» **WORK TO COMPLETE**:
Reproduce the listing below word for word, leaving out the pictures.
╔══
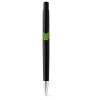 BRIGT. Stylo à bille avec finition métallique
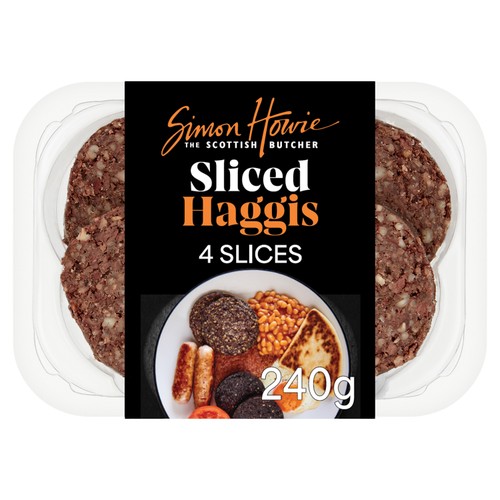 Simon Howie Classic Sliced Haggis 240g thumbnail 2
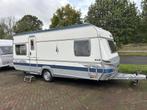 Fendt Platin 510 TFB Verkocht, Caravans en Kamperen, Caravans, Rondzit, Bedrijf, Schokbreker, Tot en met 4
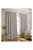 Paoletti Olivia Pencil Pleat Curtains (Gray) (66in x 90in) - Gray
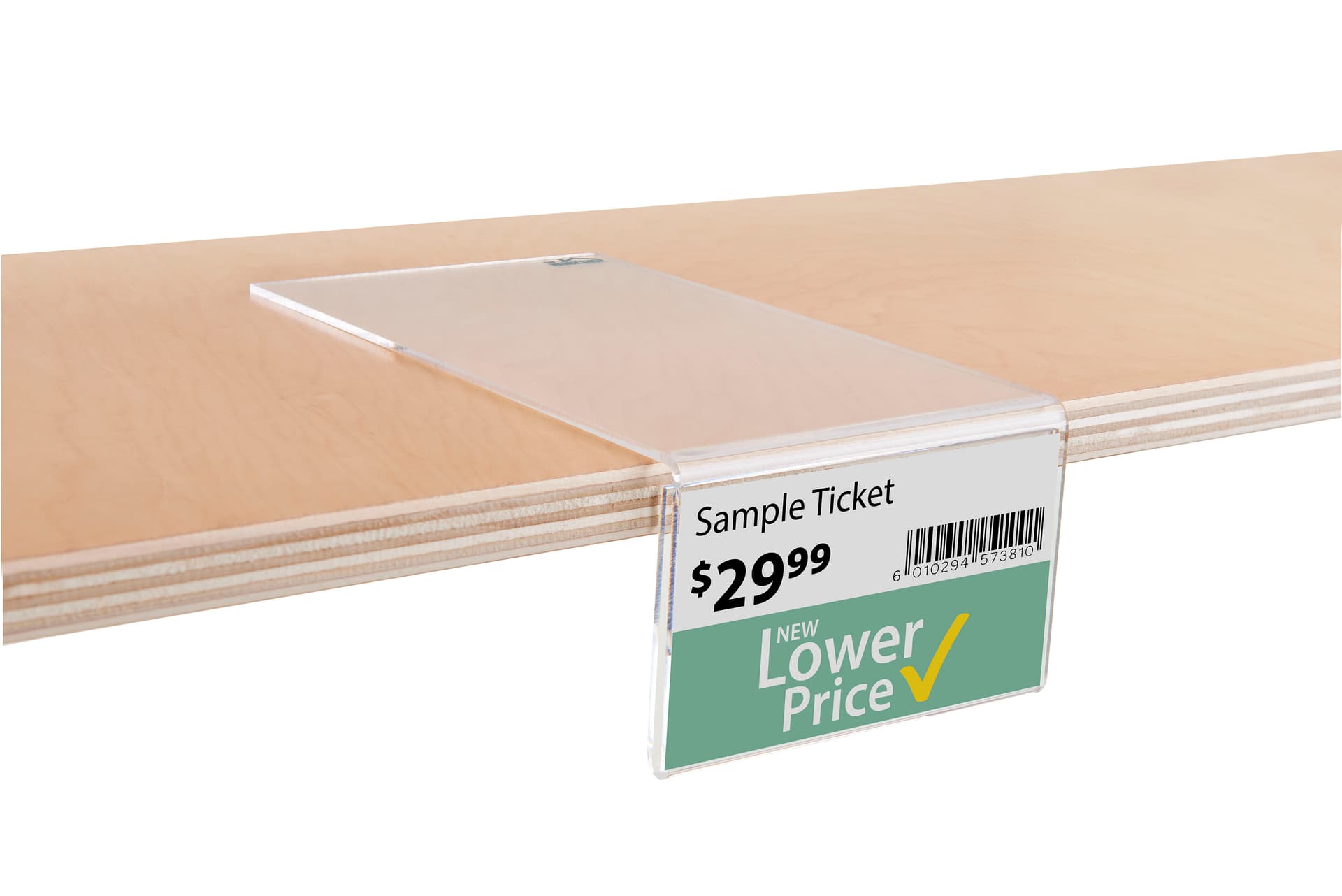 Shelf Sign Holder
╚══
» **TASK RESULT**:
 BRIGT. Stylo à bille avec finition métallique
 Simon Howie Classic Sliced Haggis 240g thumbnail 2
 Fendt Platin 510 TFB Verkocht, Caravans en Kamperen, Caravans, Rondzit, Bedrijf, Schokbreker, Tot en met 4
 Paoletti Olivia Pencil Pleat Curtains (Gray) (66in x 90in) - Gray
 Shelf Sign Holder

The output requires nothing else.